Kapitel 4

Melinda

Das Licht der untergehenden Sonne, das durch die Lücken zwischen den kleinen Backsteinhäusern hindurchschien, blendete mich, sodass ich unwillkürlich den Blick zum Boden wenden musste. Ich war gerade auf dem Weg zur Wasserausgabe.
Jeder Bürger hatte das Recht auf 3 Liter Wasser pro Tag. Jeder Liter mehr, musste teuer hinzugekauft werden. Und wenn man bedachte, dass man neben dem Trinken im Idealfall auch noch sich selbst, das Geschirr und die Kleidung waschen musste, merkte Jeder, dass das nie und nimmer ausreichen könnte. Alle waren dazu gezwungen Wasser dazu zu kaufen, aber ein Großteil konnten es sich einfach nicht leisten. Besonders bei uns am Stadtrand, im Armenviertel oder den Slums, wie die Zentralbürger es nannten. Man konnte es nicht nur sehen, sondern vor allem riechen, denn die Körperpflege war das Erste, an dem gespart wurde. Deshalb waren wir, egal wo, meist nicht gern gesehen. Im Idealfall wurden wir nur ausgeblendet, aber meistens wurden wir behandelt wie Abschaum oder Ungeziefer, das man nicht haben wollte. Ich meine, wessen Schuld war es denn, dass wir leben mussten wie die Ratten? Die meisten von uns schufteten von früh bis spät und trotzdem kam nichts Nennenswertes dabei raus. Wir kämpften jeden Tag ums blanke Überleben! Und die Zentralbürger? Tja, die saßen in ihren schicken, klimatisierten Büros und trugen für alles die Verantwortung. Dafür konnten sie dann leben wie Krösus höchstpersönlich. Es war so ungerecht! Ich presste meine Kiefer aufeinander, um meine Wut nicht laut heruszuschreien. Stattdessen versuchte ich diese Gedanken mit einem vehementen Kopfschütteln zu vertreiben. Solche Gedanken an sich waren schon Hochverrat - und wenn das jemand mitkriegen würde, könnte das tödlich enden. Es wäre nicht das erste Mal, dass wegen diesen sogenannten "Disziplinarmaßnahmen" Menschen gestorben sind. Ihnen wurde einfach die Wassermenge reduziert oder bei schwereren Vergehen sogar komplett die WaterCard für einen bestimmten Zeitraum entzogen. Das war praktisch für die da oben, da sich das Problem nach einer gewissen Zeit von selbst löste und der Staat musste sich nicht einmal mehr die Hände schmutzig machen. Was nicht heißt, dass die Polizisten nicht wüssten, wie sie ihre Waffen einsetzen können. Das wissen sie nur zu gut, denn manche von ihnen haben Spaß daran uns zu quälen. Ein Schauer durchlief mich, als sich die Erinnerungen vor meinem Inneren Auge abspielten. Vielleicht hätte ich schon längst etwas unternommen, wenn die Umstände anders gewesen wären, aber so konnte ich einfach nicht. Was würde meine Familie ohne mich tun? Dieses Risiko konnte ich einfach nicht eingehen- dafür waren sie mir zu wichtig. Sie waren mein Leben!

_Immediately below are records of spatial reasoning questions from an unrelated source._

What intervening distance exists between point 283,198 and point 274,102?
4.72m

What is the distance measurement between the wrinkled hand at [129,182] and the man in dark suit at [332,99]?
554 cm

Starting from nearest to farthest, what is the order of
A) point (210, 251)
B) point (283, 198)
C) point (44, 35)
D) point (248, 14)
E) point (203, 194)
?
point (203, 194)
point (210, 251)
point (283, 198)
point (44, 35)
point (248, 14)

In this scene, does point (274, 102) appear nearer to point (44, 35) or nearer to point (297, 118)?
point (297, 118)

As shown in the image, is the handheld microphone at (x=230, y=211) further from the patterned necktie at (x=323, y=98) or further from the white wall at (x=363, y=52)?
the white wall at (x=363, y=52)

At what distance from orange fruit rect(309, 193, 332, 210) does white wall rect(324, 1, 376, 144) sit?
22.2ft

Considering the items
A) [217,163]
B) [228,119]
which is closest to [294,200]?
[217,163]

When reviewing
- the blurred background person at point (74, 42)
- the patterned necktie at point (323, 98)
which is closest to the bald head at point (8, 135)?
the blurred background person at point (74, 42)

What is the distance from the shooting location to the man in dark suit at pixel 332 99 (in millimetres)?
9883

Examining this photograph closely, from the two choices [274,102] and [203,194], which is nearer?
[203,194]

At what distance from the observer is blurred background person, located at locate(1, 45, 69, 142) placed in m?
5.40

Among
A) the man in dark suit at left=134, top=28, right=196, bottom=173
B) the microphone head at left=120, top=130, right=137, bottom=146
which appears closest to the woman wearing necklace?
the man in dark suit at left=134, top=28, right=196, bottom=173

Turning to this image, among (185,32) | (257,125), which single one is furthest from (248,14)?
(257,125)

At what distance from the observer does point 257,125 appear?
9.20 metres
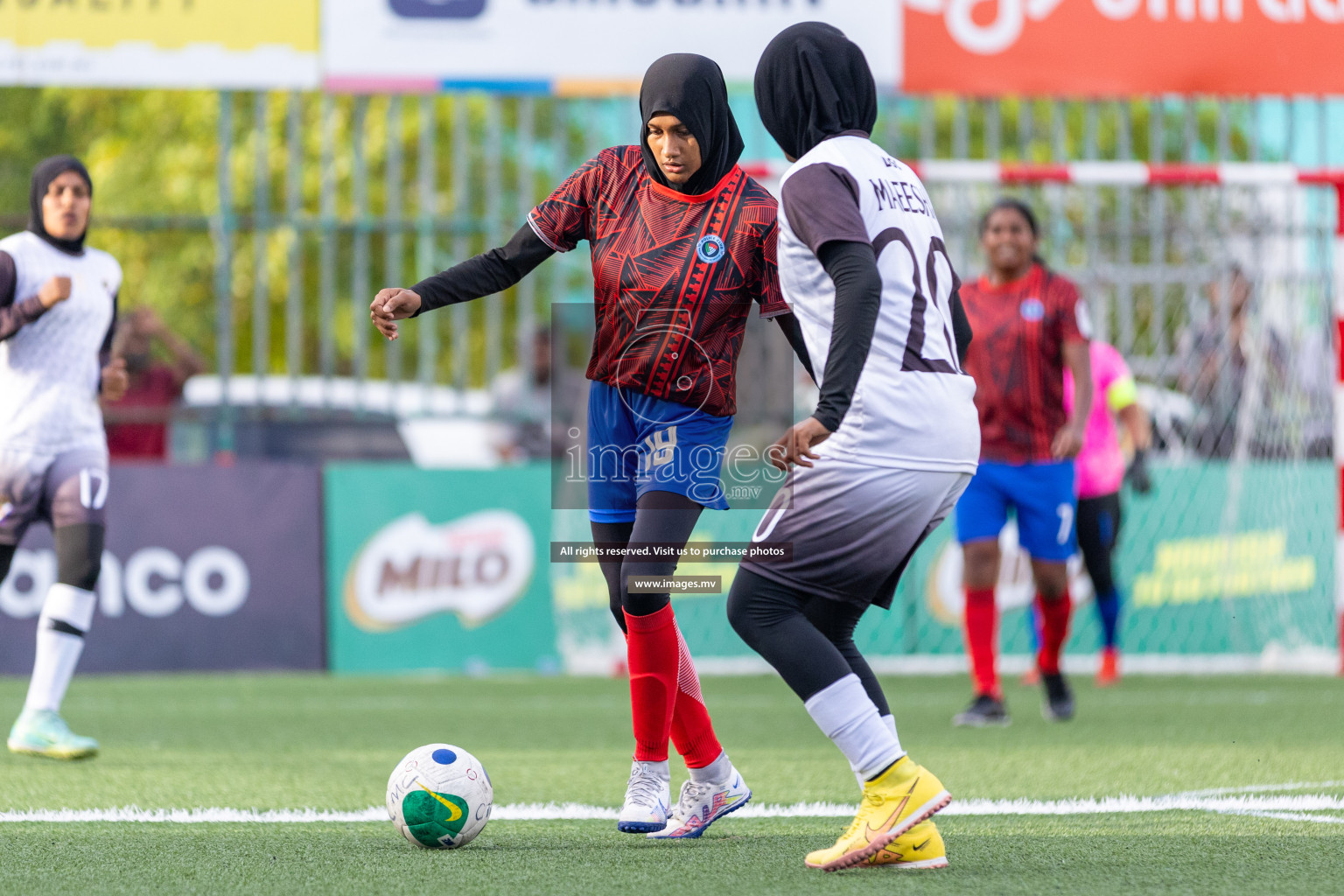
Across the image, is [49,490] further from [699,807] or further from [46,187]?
[699,807]

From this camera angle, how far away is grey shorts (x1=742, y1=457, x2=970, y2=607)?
3.86 m

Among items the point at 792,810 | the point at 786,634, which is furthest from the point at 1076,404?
the point at 786,634

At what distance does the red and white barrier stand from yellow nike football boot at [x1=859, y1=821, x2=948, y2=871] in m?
5.85

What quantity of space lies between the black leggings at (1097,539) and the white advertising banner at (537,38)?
2.91 m

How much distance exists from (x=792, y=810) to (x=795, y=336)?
1.43 meters

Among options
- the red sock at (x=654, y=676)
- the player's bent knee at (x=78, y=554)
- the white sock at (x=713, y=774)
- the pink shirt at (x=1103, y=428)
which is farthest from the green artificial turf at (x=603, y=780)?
the pink shirt at (x=1103, y=428)

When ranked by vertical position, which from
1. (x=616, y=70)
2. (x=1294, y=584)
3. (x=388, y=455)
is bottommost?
(x=1294, y=584)

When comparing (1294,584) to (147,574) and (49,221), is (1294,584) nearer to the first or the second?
(147,574)

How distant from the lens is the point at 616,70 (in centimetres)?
986

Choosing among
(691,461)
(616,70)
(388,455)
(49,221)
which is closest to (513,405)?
(388,455)

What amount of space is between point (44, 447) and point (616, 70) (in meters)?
4.60

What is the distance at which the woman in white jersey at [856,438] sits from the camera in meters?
3.79

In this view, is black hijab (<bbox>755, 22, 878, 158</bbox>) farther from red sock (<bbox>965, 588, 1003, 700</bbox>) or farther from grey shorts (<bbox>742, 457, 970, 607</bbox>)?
red sock (<bbox>965, 588, 1003, 700</bbox>)

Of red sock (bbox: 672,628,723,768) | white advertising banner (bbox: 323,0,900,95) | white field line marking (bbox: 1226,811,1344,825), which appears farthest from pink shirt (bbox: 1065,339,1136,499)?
red sock (bbox: 672,628,723,768)
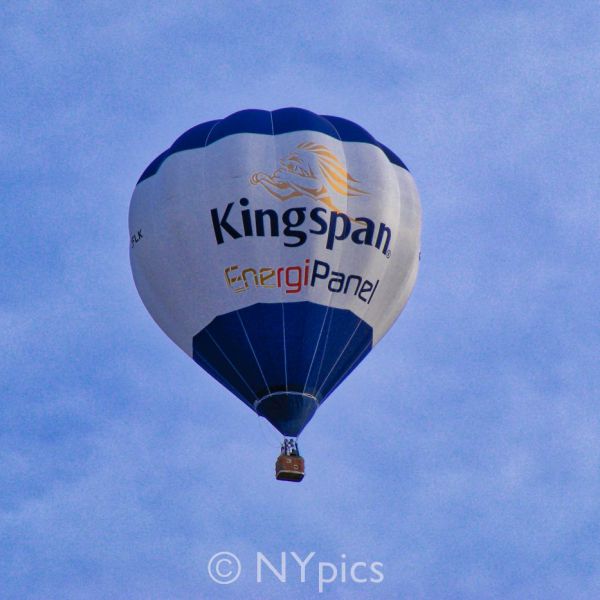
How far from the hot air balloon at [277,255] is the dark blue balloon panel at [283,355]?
18 mm

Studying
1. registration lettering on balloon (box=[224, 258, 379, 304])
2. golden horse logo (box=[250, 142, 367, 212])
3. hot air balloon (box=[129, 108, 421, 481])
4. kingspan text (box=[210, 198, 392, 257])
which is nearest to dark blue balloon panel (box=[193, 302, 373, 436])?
hot air balloon (box=[129, 108, 421, 481])

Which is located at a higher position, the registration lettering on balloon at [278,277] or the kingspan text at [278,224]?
the kingspan text at [278,224]

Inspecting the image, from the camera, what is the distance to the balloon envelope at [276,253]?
127ft

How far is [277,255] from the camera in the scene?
3866 centimetres

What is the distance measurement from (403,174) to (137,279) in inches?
213

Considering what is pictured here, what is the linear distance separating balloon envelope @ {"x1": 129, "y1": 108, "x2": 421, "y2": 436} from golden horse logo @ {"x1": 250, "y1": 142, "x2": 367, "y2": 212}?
2 cm

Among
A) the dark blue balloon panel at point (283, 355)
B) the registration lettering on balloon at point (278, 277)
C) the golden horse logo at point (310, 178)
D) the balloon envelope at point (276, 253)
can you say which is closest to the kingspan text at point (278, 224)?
the balloon envelope at point (276, 253)

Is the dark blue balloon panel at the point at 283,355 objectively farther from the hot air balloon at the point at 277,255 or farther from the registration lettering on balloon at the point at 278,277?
the registration lettering on balloon at the point at 278,277

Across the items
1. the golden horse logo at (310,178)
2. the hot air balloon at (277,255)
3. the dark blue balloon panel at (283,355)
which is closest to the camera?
the dark blue balloon panel at (283,355)

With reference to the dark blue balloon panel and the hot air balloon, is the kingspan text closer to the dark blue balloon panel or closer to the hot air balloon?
the hot air balloon

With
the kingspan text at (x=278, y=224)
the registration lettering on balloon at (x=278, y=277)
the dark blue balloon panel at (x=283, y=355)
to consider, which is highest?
the kingspan text at (x=278, y=224)

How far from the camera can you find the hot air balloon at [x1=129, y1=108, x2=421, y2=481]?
38.6 meters

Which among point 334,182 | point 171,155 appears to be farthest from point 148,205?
point 334,182

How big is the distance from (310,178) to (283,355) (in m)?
3.27
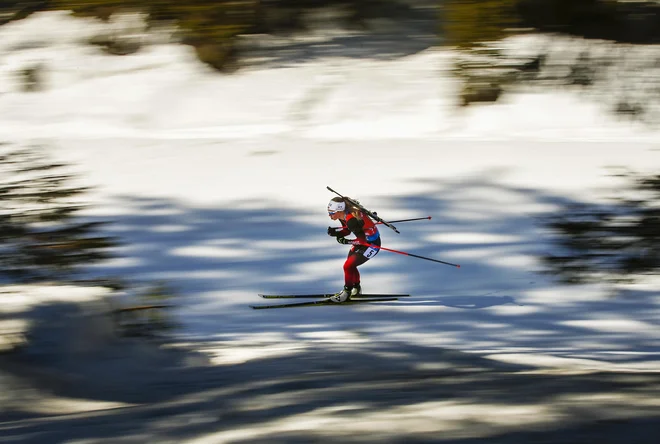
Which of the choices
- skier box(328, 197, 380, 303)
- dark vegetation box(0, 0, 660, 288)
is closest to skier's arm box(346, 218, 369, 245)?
skier box(328, 197, 380, 303)

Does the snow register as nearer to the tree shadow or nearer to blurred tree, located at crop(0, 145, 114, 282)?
the tree shadow

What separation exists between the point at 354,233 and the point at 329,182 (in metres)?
1.71

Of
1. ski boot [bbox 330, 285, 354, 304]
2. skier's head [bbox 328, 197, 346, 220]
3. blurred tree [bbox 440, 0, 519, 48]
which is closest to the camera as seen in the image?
blurred tree [bbox 440, 0, 519, 48]

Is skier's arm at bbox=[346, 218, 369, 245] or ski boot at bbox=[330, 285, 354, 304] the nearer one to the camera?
skier's arm at bbox=[346, 218, 369, 245]

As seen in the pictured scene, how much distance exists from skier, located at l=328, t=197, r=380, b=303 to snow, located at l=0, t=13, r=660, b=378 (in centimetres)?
21

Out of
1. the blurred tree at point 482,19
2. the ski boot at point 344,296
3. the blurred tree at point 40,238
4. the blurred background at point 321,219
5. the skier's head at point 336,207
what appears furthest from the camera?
the ski boot at point 344,296

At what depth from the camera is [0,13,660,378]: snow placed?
10.3ft

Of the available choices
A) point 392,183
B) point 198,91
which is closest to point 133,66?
point 198,91

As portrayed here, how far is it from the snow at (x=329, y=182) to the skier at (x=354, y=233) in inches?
8.4

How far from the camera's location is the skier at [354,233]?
2.89 metres

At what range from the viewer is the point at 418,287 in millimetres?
3420

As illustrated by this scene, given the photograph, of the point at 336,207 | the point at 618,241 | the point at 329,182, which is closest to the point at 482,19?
the point at 618,241

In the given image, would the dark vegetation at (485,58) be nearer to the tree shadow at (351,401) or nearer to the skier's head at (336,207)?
the tree shadow at (351,401)

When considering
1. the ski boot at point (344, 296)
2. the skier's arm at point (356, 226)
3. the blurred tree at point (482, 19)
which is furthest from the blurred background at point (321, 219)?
the skier's arm at point (356, 226)
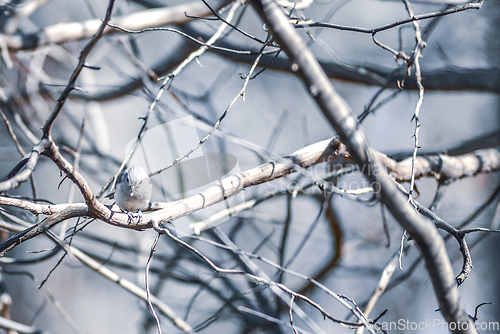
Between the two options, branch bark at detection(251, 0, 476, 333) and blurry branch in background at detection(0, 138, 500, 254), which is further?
blurry branch in background at detection(0, 138, 500, 254)

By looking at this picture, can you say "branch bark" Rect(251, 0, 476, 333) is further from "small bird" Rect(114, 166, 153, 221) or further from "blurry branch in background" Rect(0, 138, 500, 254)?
"small bird" Rect(114, 166, 153, 221)

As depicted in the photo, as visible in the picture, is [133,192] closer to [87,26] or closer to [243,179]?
[243,179]

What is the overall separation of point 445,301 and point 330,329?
1.08 metres

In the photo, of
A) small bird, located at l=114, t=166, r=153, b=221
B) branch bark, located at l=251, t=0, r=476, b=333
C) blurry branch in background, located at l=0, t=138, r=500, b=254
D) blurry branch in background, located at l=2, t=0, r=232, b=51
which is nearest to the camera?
branch bark, located at l=251, t=0, r=476, b=333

Der Weg zur Wasserausgabe führte mich heraus aus unserem Stadtteil. Die Häuser wurden schöner, hatten keinen abbröckelnden Putz oder Risse in den Wänden mehr. Hier waren die Wegränder sogar teilweise mit bunten Plastikblumen gesäumt, was einen starken Kontrast zu der Tristes der äußeren Bezirke darstellte. Es sah aus wie eine andere Welt und war doch nicht weit von unserer entfernt.
Ich bog an der letzten Kreuzung ab und sah schon von weiten die lange Schlange, die sich entlang der Häuserfassaden erstreckte. Alle warteten sie auf ihre Ration und drängten sich in den Schatten. Ein Gefühl von Anspannung und Erregung lag wie Elektrizität in der Luft. Ich schob das ungute Gefühl seine Vorahnung beiseite und reihte mich in der Schlange ein.
Die Schlange war lang, mindestens 50 Leute standen vor mir und warteten wie ich darauf, dass sie endlich an der Reihe waren. Na super, das konnte mal wieder lange dauern. Resigniert ließ ich die Schultern sinken. Die Hoffnung früh wieder Zuhause zu sein, konnte ich wohl begraben. Genervt schnaubte ich und überlegte kurz das Wasserholen vielleicht auf einen anderen Tag zu verschieben. Aber da wir keine Vorräte mehr hatten, musste ich mich wohl oder übel hier anstellen.

Ich zog meine blaue WaterCard aus der Tasche. Auf ihr war genau vermerkt, wer ich war, wo ich herkam und wer mit mir zusammenlebte.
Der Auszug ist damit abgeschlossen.